Hypo Alpe Adria – Verluste drohen für die Gläubiger

Die Kärntner Krisenbank Hypo Alpe Adria, die heute unter dem Namen Heta Asset Resolution abgewickelt wird, kann ihre Verbindlichkeiten nicht mehr bedienen.

Der nötige Schuldenschnitt bei der Hypo Alpe Adria wird bei vielen deutschen Banken zu erheblichen Verlusten führen. Durch die verhängte Aussetzung von Schuldenzahlungen sind Anleihen im Umfang von insgesamt ca. acht Milliarden Euro betroffen. Deutsche Kreditinstitute und Versicherungen halten davon 2,5 Milliarden Euro. Altlasten liegen untere anderem bei der HypoVereinsbank, Dexia und der Münchner Rück.

Der Kauf der Hypo Alpe Adria durch die bayerische Landesbank erfolgte im Jahr 2007. Bereits zwei Jahre später wurde die österreichische Skandalbank an Österreich zurückzugeben, da sie in eine bedrohliche Schieflage geriet. Als Folge hat Bayern Österreich auf die Zahlung von 2,4 Milliarden Euro verklagt. Österreich verklagte das Bundesland Bayern im Gegenzug auf über 3,5 Milliarden Euro Schadensersatz, da man sei beim Rückkauf getäuscht worden sei.

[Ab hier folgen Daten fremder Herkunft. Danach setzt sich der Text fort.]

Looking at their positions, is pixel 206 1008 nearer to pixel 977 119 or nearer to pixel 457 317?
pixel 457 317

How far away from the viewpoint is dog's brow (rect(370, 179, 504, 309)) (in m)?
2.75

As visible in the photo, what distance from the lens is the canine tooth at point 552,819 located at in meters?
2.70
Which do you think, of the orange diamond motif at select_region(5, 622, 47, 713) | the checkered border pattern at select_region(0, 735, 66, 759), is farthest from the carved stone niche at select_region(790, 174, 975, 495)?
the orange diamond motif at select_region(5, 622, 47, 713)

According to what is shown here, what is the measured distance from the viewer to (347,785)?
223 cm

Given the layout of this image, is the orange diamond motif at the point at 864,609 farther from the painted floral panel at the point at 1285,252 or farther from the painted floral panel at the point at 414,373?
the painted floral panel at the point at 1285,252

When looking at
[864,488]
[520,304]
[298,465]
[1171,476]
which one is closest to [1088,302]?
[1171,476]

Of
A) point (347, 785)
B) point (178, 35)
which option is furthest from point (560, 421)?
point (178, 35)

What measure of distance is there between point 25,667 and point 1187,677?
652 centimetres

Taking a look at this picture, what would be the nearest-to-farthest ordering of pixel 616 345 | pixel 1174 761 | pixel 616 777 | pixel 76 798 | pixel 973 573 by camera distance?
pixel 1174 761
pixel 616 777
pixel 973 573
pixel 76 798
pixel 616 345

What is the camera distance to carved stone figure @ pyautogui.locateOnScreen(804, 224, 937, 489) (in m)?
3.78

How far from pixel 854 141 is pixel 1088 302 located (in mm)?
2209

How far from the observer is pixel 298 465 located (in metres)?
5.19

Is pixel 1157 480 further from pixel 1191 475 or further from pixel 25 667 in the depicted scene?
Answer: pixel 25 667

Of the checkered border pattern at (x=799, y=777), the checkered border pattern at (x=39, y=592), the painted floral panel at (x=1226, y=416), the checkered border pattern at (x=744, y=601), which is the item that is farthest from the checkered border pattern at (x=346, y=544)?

Die Aussage der österreichischen Finanzaufsicht, dass die Gläubiger der österreichischen Hypo Alpe Adria Bank einen Großteil ihres Geldes verlieren werden, schockierte nicht nur deutsche Finanzmanager. Es stellt sich die Frage, welchen Wert ausdrücklichen Garantie eines Bundeslandes wie Kärnten für die Anleihen eines Instituts haben.

Investoren waren der Meinung, dass die österreichische Regierung, das Land Kärnten falls nötig unterstützen würde. Durch ein spezielles Abwicklungsgesetz werden aber nun die Landesgarantien ausgehebelt. Durch diesen rechtlichen Trick müssten nun weder der Staat Österreich noch das Land Kärnten für die Verbindlichkeiten der Skandalbank Hypo Alpe Adria einstehen.

Investoren hatten die Anleihen als mehr oder weniger risikolos eingestuft. Das Bundesland Kärnten hatte ja für die Rückzahlung von mehr als zehn Milliarden EURO gebürgt. Nun könnte Kärnten aber vor der Zahlungsunfähigkeit stehen. Der Kärntner Jahreshaushalt beträgt im Vergleich gerade einmal zwei Milliarden EURO.

Verluste durch Investments bei der Hypo Alpe Adria

Welche Schäden durch diese doch etwas ungewöhnlichen Maßnahme und die Erweiterung des österreichischen Gesetzes für die europäische Finanzpolitik angerichtet werden, ist in vollem Umfang noch nicht abzusehen.

Für die BayernLB stehen Forderungen von 2,3 Milliarden EURO auf dem Spiel. Die Investitionen der Düsseldorfer Hypothekenbank (DüsselHyp) betragen ca. 350 Millionen EURO.

Rettung der DüsselHyp

Am Wochenende wurde nun ähnlich wie in den Zeiten der Finanzkrise um eine Rettung des angeschlagenen Finanzinstituts gerungen. Der Einlagensicherungsfonds der Privatbanken wird die DüsselHyp übernehmen. Nachdem die DüsselHyp bereits nach dem Zusammenbruch von Lehman Brothers im April 2008 durch den Einlagensicherungsfonds der BgB aufgefangen wurde, ist die nun für das Kreditinstitut die zweite Rettungsaktion innerhalb weniger Jahre.

Der Finanzinvestor Lone Star Übernahm die DüsselHyp im Jahr 2010 und stellte ein neues Sanierungskonzept vor. Riskante Anlagen wurden verkauft und die Bilanzsumme wurde verringert. Um den akuten Liquiditätsbedarf der Bank aber zu stillen, wäre wohl ein Investment durch Lone Star in Höhe von 100 Millionen EURO nötig gewesen. Dazu war der Investor wohl offenbar nicht bereit.

Da nun viele Hedgefonds Schuldpapiere der Heta Asset Resolution aufkaufen, wird vermutet, dass mit einer Klagewelle der beteiligten Investoren und Banken zu rechnen ist. Der aktuelle Wert der Schuldpapiere beträgt nur noch etwa die Hälfte des ursprünglichen Betrages.